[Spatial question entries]
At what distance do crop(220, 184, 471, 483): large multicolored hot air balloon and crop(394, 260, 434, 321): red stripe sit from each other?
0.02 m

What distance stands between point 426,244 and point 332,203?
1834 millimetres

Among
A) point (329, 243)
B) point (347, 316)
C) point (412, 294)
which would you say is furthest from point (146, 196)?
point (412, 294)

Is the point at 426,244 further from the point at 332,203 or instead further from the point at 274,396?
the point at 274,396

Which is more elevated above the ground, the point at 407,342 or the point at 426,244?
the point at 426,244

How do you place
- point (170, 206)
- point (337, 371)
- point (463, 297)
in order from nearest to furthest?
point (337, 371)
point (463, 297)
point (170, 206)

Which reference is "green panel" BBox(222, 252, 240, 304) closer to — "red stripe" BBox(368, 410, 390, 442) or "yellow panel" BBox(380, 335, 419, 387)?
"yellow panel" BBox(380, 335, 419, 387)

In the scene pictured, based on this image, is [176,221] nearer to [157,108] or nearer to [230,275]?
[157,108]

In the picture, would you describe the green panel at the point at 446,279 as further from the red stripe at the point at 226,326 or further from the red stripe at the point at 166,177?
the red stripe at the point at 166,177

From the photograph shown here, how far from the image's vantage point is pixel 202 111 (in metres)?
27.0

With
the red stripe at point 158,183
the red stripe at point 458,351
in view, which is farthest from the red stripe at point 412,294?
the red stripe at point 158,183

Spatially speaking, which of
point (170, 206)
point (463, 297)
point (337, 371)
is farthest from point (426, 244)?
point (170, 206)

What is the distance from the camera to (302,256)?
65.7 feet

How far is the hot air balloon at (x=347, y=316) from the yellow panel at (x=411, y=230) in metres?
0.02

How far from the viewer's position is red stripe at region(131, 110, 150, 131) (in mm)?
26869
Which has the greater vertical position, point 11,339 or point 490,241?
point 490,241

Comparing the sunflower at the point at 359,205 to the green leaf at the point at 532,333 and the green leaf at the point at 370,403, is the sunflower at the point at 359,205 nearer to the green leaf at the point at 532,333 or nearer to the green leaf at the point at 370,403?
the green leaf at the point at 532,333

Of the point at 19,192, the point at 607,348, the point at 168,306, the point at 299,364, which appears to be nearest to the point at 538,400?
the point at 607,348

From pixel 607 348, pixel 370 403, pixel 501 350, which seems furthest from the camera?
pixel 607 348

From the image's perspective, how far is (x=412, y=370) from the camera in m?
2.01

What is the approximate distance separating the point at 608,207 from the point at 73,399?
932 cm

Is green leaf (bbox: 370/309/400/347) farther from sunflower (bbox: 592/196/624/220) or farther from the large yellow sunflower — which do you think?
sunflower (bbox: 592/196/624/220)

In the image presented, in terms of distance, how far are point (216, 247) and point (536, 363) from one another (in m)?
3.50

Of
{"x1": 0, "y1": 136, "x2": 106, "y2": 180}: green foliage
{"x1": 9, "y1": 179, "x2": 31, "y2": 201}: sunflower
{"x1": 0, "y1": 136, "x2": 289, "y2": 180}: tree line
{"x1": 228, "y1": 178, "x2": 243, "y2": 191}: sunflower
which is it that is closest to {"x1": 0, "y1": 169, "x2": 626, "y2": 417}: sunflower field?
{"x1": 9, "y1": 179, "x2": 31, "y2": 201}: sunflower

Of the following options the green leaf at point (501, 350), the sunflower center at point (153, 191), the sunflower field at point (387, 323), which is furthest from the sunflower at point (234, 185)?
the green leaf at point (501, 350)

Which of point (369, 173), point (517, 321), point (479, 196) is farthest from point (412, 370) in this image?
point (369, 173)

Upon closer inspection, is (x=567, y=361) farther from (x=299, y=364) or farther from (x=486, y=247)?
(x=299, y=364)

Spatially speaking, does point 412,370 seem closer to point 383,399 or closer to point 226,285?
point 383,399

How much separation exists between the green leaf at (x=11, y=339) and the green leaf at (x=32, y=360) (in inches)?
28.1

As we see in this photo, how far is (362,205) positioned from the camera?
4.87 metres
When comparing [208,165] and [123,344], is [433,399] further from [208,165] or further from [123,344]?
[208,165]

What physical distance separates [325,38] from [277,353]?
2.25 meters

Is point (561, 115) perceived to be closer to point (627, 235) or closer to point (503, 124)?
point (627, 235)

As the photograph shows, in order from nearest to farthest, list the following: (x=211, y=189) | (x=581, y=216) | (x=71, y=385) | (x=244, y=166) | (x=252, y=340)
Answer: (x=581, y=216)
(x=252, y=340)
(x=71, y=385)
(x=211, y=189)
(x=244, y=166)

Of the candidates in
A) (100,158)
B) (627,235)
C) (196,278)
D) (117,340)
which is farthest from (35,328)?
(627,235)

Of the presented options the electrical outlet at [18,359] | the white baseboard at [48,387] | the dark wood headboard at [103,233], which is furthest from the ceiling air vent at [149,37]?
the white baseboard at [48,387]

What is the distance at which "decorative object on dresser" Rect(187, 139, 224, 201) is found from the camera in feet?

[Work to do] Change "hot air balloon" to "airship" throughout the records and reproduce them with everything else unchanged.

[Task solution]
At what distance do crop(220, 184, 471, 483): large multicolored airship and crop(394, 260, 434, 321): red stripe sit from each other?
0.02 m

What distance stands between point 426,244 and point 332,203?
1834 millimetres

Among
A) point (329, 243)
B) point (347, 316)
C) point (412, 294)
which would you say is furthest from point (146, 196)?
point (412, 294)

Is the point at 426,244 further from the point at 332,203 or instead further from the point at 274,396?
the point at 274,396

Which is more elevated above the ground, the point at 407,342 or the point at 426,244?
the point at 426,244

How do you place
- point (170, 206)
- point (337, 371)
- point (463, 297)
in order from nearest to furthest?
point (337, 371)
point (463, 297)
point (170, 206)

Which reference is "green panel" BBox(222, 252, 240, 304) closer to — "red stripe" BBox(368, 410, 390, 442) or "yellow panel" BBox(380, 335, 419, 387)?
"yellow panel" BBox(380, 335, 419, 387)

In the scene pictured, based on this image, is [176,221] nearer to [157,108] or nearer to [230,275]?
[157,108]

In the picture, would you describe the green panel at the point at 446,279 as further from the red stripe at the point at 226,326 or further from the red stripe at the point at 166,177?
the red stripe at the point at 166,177

From the photograph shown here, how far from the image's vantage point is pixel 202 111 (in metres)?
27.0

With
the red stripe at point 158,183
the red stripe at point 458,351
in view, which is farthest from the red stripe at point 412,294?
the red stripe at point 158,183

Spatially speaking, which of
point (170, 206)
point (463, 297)
point (337, 371)
is farthest from point (426, 244)?
point (170, 206)

What is the distance from the camera to (302,256)?
65.7 feet

How far is the airship at (x=347, y=316) from the yellow panel at (x=411, y=230) in metres?
0.02

How far from the viewer's position is red stripe at region(131, 110, 150, 131) (in mm)?
26869
Which has the greater vertical position, point 11,339 or point 490,241?
point 490,241

Comparing the sunflower at the point at 359,205 to the green leaf at the point at 532,333 and the green leaf at the point at 370,403, is the sunflower at the point at 359,205 nearer to the green leaf at the point at 532,333 or nearer to the green leaf at the point at 370,403?
the green leaf at the point at 532,333

Of the point at 19,192, the point at 607,348, the point at 168,306, the point at 299,364, which appears to be nearest to the point at 538,400?
the point at 607,348

From pixel 607 348, pixel 370 403, pixel 501 350, which seems furthest from the camera?
pixel 607 348

From the image's perspective, how far is (x=412, y=370) from the camera in m?
2.01

What is the approximate distance separating the point at 608,207 from the point at 73,399?
932 cm

Is green leaf (bbox: 370/309/400/347) farther from sunflower (bbox: 592/196/624/220) or farther from the large yellow sunflower — which do you think?
sunflower (bbox: 592/196/624/220)

In the image presented, in terms of distance, how far are point (216, 247) and point (536, 363) from one another (in m)?
3.50

Of
{"x1": 0, "y1": 136, "x2": 106, "y2": 180}: green foliage
{"x1": 9, "y1": 179, "x2": 31, "y2": 201}: sunflower
{"x1": 0, "y1": 136, "x2": 289, "y2": 180}: tree line
{"x1": 228, "y1": 178, "x2": 243, "y2": 191}: sunflower
which is it that is closest to {"x1": 0, "y1": 169, "x2": 626, "y2": 417}: sunflower field?
{"x1": 9, "y1": 179, "x2": 31, "y2": 201}: sunflower

Of the following options the green leaf at point (501, 350), the sunflower center at point (153, 191), the sunflower field at point (387, 323), which is furthest from the sunflower at point (234, 185)?
the green leaf at point (501, 350)

Which of point (369, 173), point (517, 321), point (479, 196) is farthest from point (412, 370) in this image?
point (369, 173)

Upon closer inspection, is (x=567, y=361) farther from (x=299, y=364) or farther from (x=486, y=247)?
(x=299, y=364)

Spatially speaking, does point 412,370 seem closer to point 383,399 or closer to point 226,285?
point 383,399

How much separation exists between the green leaf at (x=11, y=339) and the green leaf at (x=32, y=360) (in inches)?
28.1

As we see in this photo, how far is (362,205) positioned from the camera?
4.87 metres
When comparing [208,165] and [123,344], is [433,399] further from [208,165] or further from [123,344]?
[208,165]

What physical distance separates [325,38] from [277,353]?
2.25 meters

Is point (561, 115) perceived to be closer to point (627, 235) or closer to point (503, 124)?
point (627, 235)

As the photograph shows, in order from nearest to farthest, list the following: (x=211, y=189) | (x=581, y=216) | (x=71, y=385) | (x=244, y=166) | (x=252, y=340)
Answer: (x=581, y=216)
(x=252, y=340)
(x=71, y=385)
(x=211, y=189)
(x=244, y=166)

Of the candidates in
A) (100,158)
B) (627,235)
C) (196,278)
D) (117,340)
which is farthest from (35,328)?
(627,235)

Of the presented options the electrical outlet at [18,359] | the white baseboard at [48,387] | the dark wood headboard at [103,233], which is furthest from the ceiling air vent at [149,37]?
the white baseboard at [48,387]

What is the distance at which "decorative object on dresser" Rect(187, 139, 224, 201) is found from the camera in feet?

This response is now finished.